System Compute - 2024.2 English - 2024.1 English

Versal Adaptive SoC System and Solution Planning Methodology Guide (UG1504)

Document ID
UG1504
Release Date
2024-11-13
Version
2024.2 English

Both the DSP Engines and AI Engines can perform similar types of computation. Both engines are designed for efficient multiply-accumulate (MAC) functions (for example, FIR filters). When partitioning your design, it is important to understand the different capabilities of both blocks as well as their interaction with the PL. This section focuses on block capabilities with respect to compute and how some data types might map to one engine better than the other.

The devices in the Versal AI Core, AI Edge Series, and Versal Premium VP2502 and VP2802 devices contain an array of AI Engine tiles or AI Engine-ML (AIE-ML) tiles. Devices with an AIE-ML array include additional rows of 512 KB memory tiles and are optimized for various compute-intensive applications, for example machine learning inference acceleration.

Following are examples of some functions that can be mapped to DSP Engines or can be vectorized and mapped to the AI Engines:

  • Multiply
  • Multiply-accumulate
  • Fast Fourier transforms (FFT)
  • Finite impulse response (FIR) filters
  • Matrix-matrix multiply

DSP and PL computation is sample based. The PL is good at bit-manipulating functions and fast data reordering, which can be important when managing the data for your system.

The AI Engine is an SIMD vector processor, which means that easily vectorized functions are a good fit for implementing in the AI Engine. For example, linear algebra functions lend themselves well to vectorization.

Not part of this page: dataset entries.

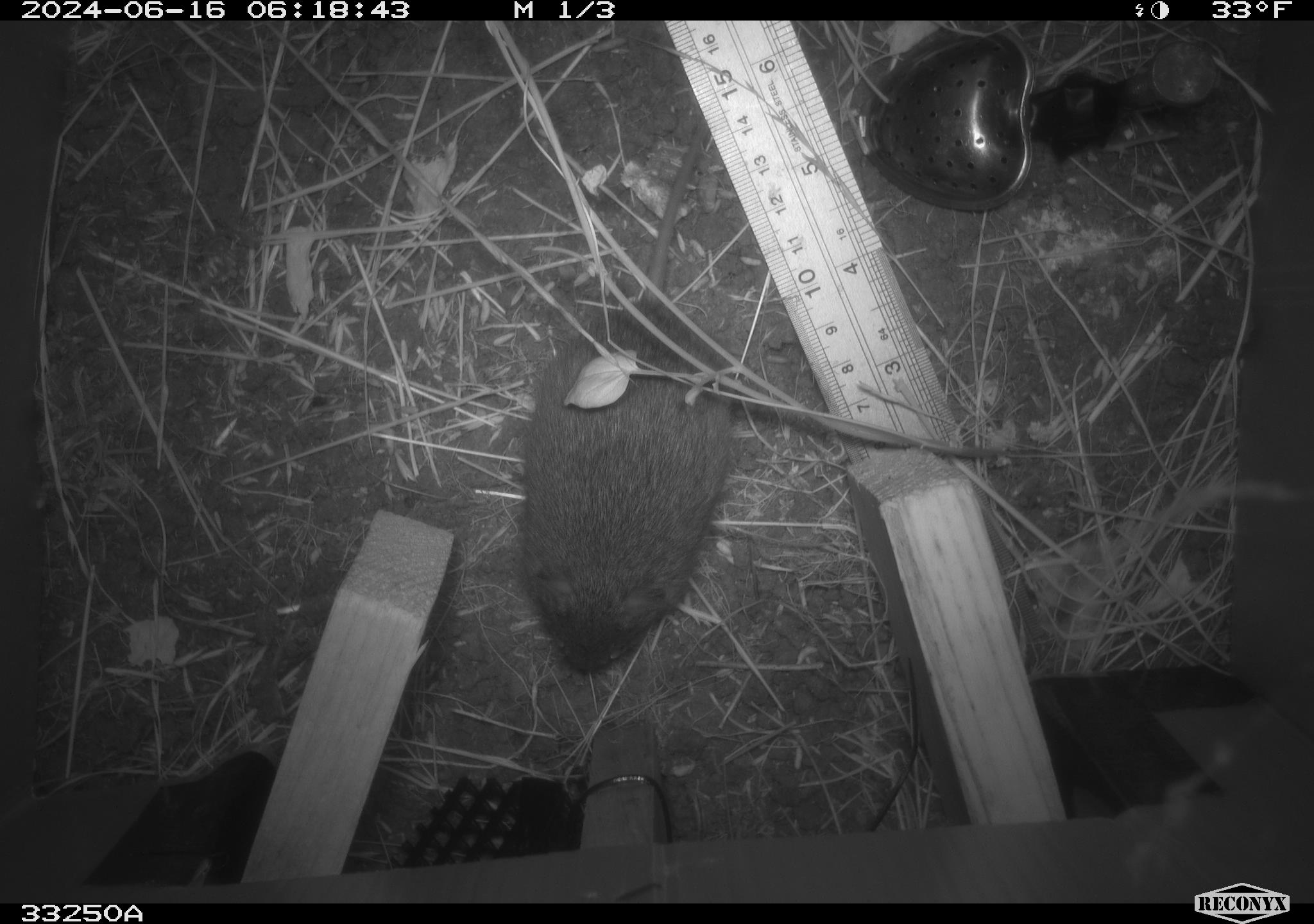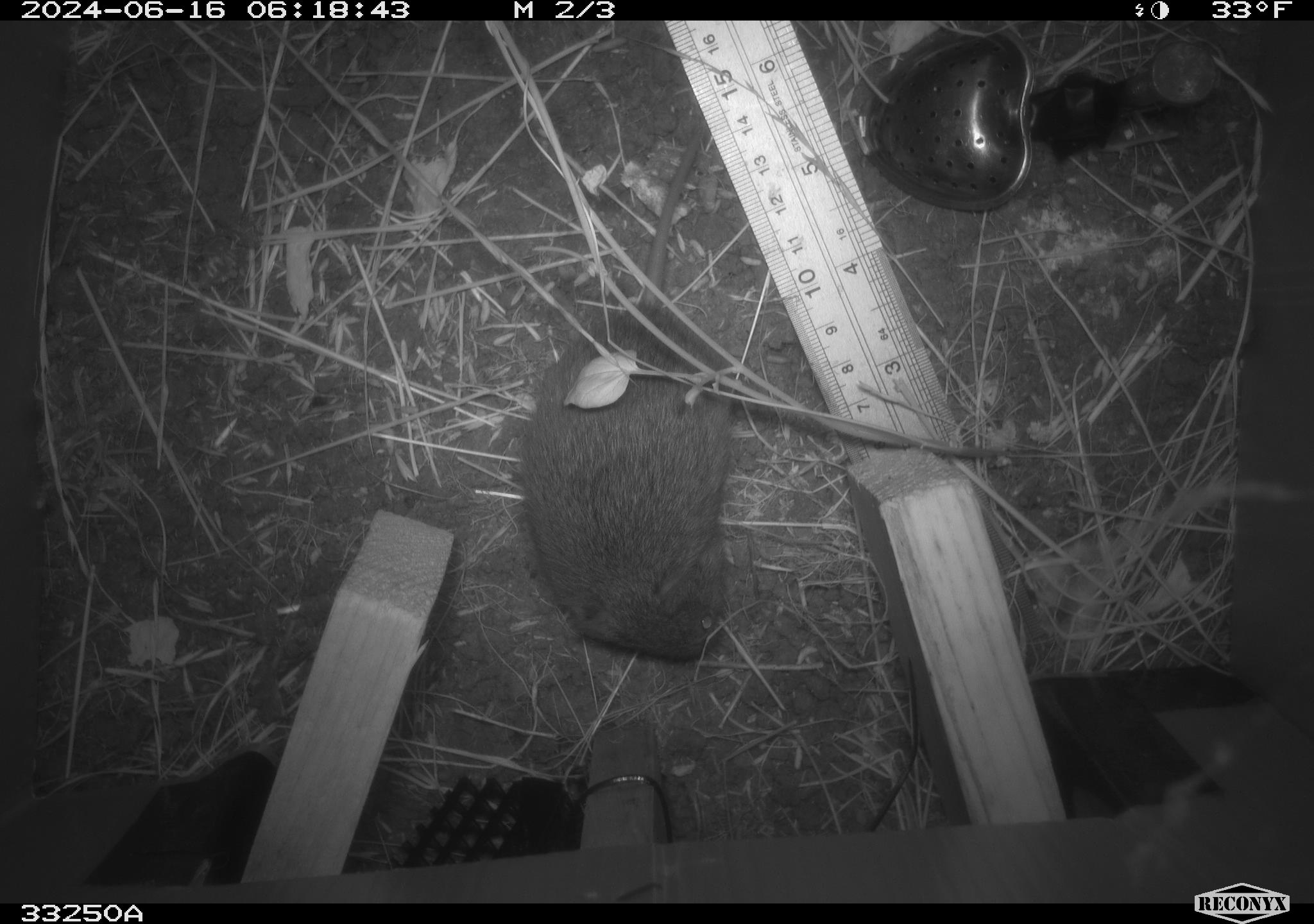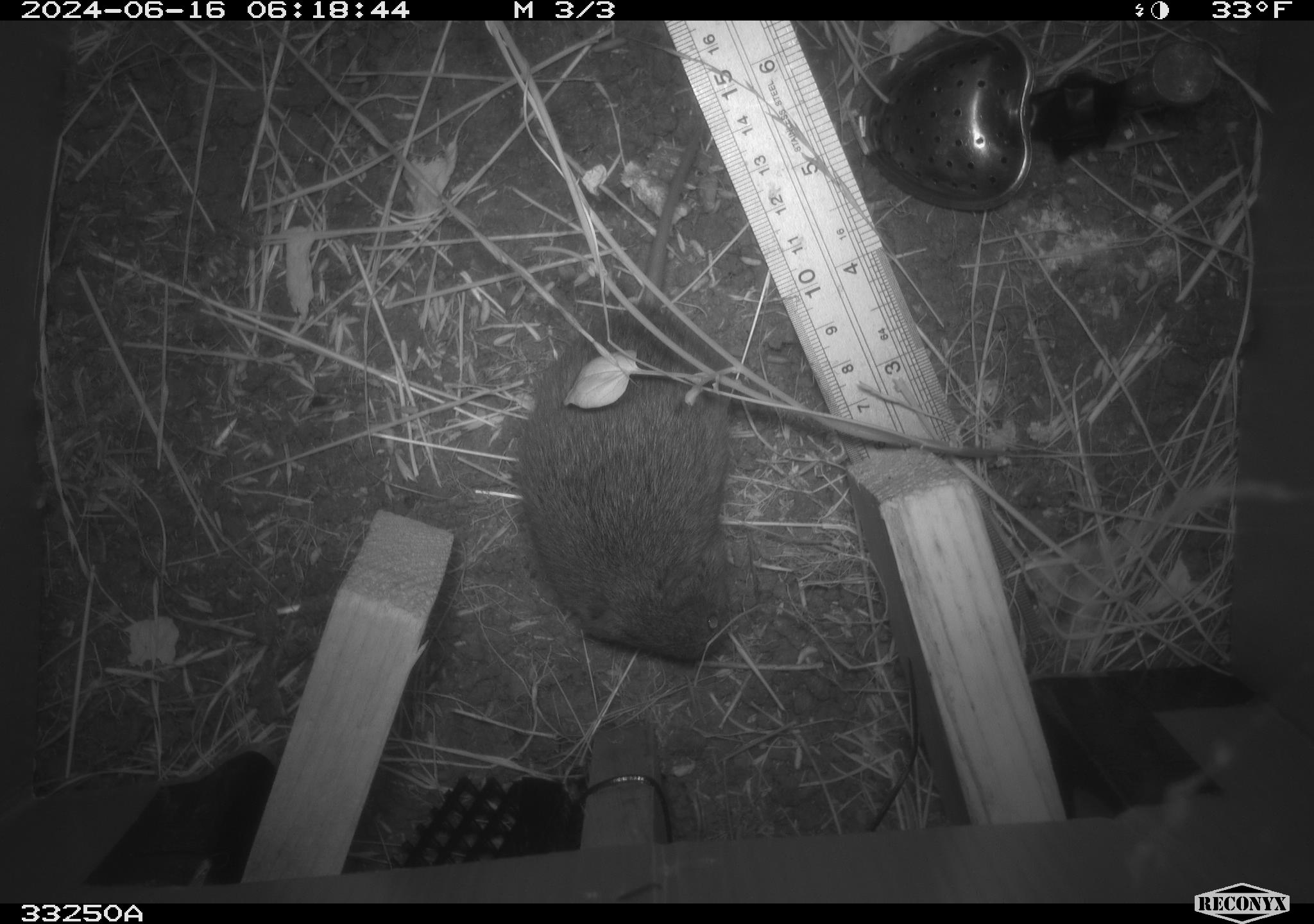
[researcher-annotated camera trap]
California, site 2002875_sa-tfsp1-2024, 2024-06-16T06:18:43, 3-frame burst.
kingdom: Animalia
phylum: Chordata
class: Mammalia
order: Rodentia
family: Cricetidae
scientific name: Arvicolinae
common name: voles, lemmings, and muskrats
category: arvicolinae subfamily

The AI Engine can perform both sample and block-based processing. For sample-based processing, the AI Engines run with streaming interfaces with blocks that align with the vector processing and register memories. This enables low latency and in particular, enables high throughput designs running at high sample rates (for example, super sample rate processing).

When using window interfaces, the AI Engine is configured for block-based processing, which is vectorized processing. Depending on the window size and sample rates, latency and throughput can be affected especially where the window (block) size is small. This can be a high bandwidth option if using both the 256-bit memory read ports and the 256-bit write port.

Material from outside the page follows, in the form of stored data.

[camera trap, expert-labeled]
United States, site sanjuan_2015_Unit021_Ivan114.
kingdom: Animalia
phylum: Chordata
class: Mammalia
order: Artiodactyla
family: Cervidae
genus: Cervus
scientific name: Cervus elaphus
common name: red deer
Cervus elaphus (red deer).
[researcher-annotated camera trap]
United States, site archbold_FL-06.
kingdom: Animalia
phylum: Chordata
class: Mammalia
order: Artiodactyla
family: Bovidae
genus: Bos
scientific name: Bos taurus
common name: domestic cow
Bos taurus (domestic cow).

Because the AI Engine is a vector processor, it can perform more operations in a single clock cycle than the DSP Engine, for example, 256 operations at INT8 versus six operations in the DSP Engine in a single clock. The following table shows a performance comparison of native data types in AI Engine compared to the equivalent performance using DSP Engines. In some cases, these performance advantages make the AI Engine a good option if your system includes a large amount of linear algebra compute in targeting these data types. However, additional considerations must also be made as described in the rest of this section.

Table 1. Operations per Cycle for Each Versal Adaptive SoC AI Engine
Data Type DSP Engine AI Engine
INT8 6 256
INT16 2 64
INT24 2 16
INT32 N/A 1 16
FP32 2 16
Complex 16 2 2 16
Complex 32 N/A 1 2
  1. Cannot be implemented in a single DSP Engine and requires additional PL resources
  2. Requires two DSP Engines to implement up to 18-bit complex multiplier or MACC

Before deciding which engine to use to implement these types of functions, you must evaluate how much compute you require. As shown in the example in the following table, a small 11-tap FIR filter does not require as much compute power as a much larger 131-tap FIR. Therefore, you might choose to implement an 11-tap FIR using DSP Engines and the PL. Whereas, the 131-tap FIR is likely more efficient in the AI Engines.

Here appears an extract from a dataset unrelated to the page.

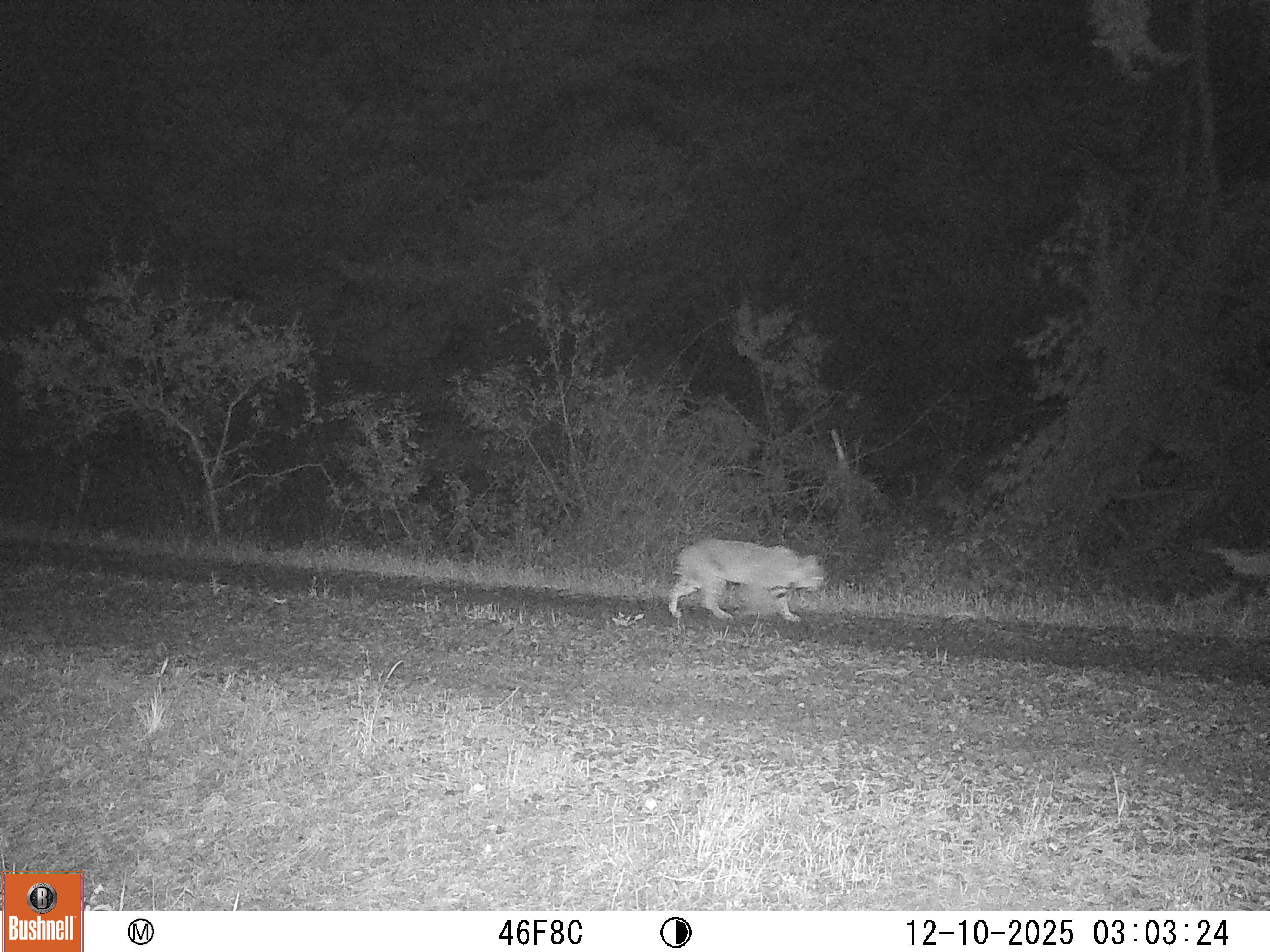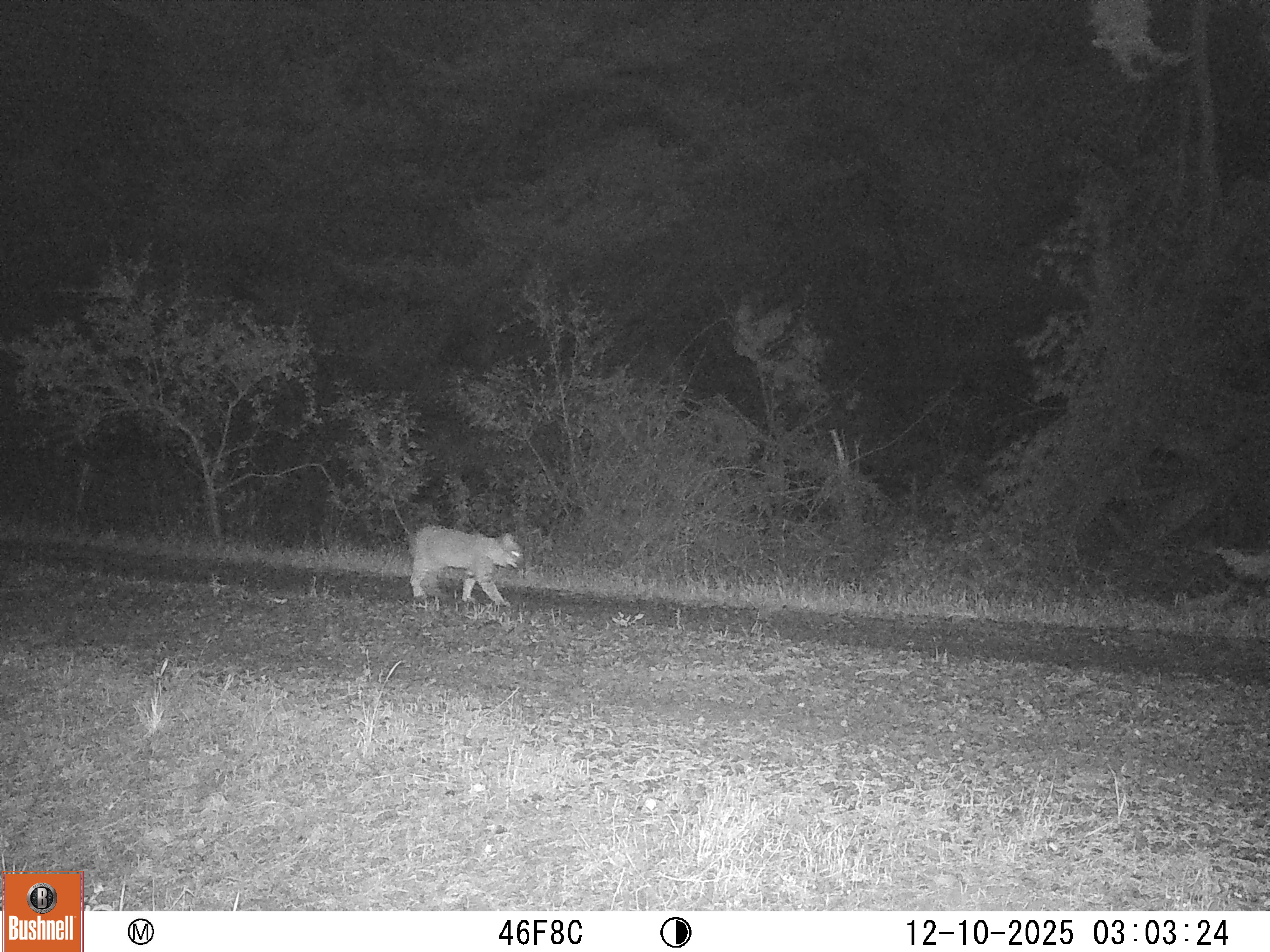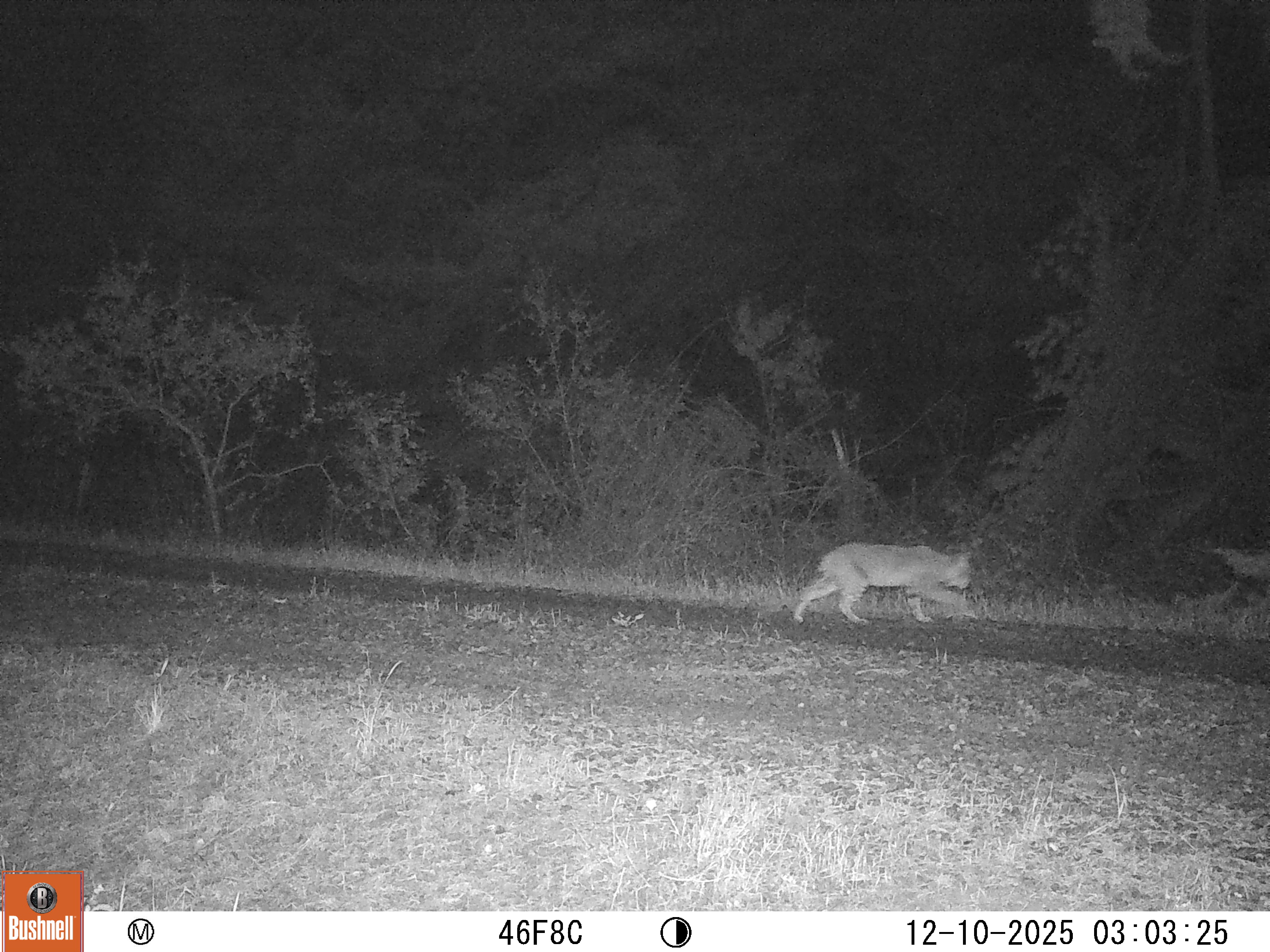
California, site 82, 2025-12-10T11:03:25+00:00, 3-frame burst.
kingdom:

Table 2. Example Compute Requirements for Different FIR Implementations
11-Tap FIR Filter 131-Tap FIR Filter

16-bit real data and 16-bit real coefficients

Available compute for 16 bits in AI Engine = 32 MACs

Required compute = 11 MACs

Number of AI Engines = 0.35 (1)

Resource Utilization = 0.35

Low Utilization

Required compute = 131 MACs

Number of AI Engines = 4.09 (5)

Resource Utilization = 0.82 per tile

High Utilization

In partitioning your design, there are other factors that might affect your decision. For example, where in the application dataflow does the 11-tap filter occur? Is it part of a much larger filter chain? If so, then it might make architectural sense to implement this small FIR and the rest of the filter chain in the AI Engine for a more efficient overall system design.

For functions that are not natively supported by the AI Engines (for example, INT4 or 24-bit complex), it might be better to implement these functions in the DSP58 and PL, because it simplifies the implementation. Alternatively, these non-native operands can also be supported within the AI Engine. If you use this approach, you must manage the data carefully within the vector lanes, which requires additional data management functionality, likely in the PL.

The AI Engine vector processor is efficient at performing a large number of concurrent arithmetic operations. If it makes sense for the application, some non-linear algebra functions can also be implemented in the AI Engine scalar processor. The advantage of this approach is that it eliminates the need to move data out of the AI Engine array and into the PL to perform those functions. Because of round trip latency between PL and the AI Engine array, it can be beneficial to perform pre- or post-processing in the PL with DSP58s.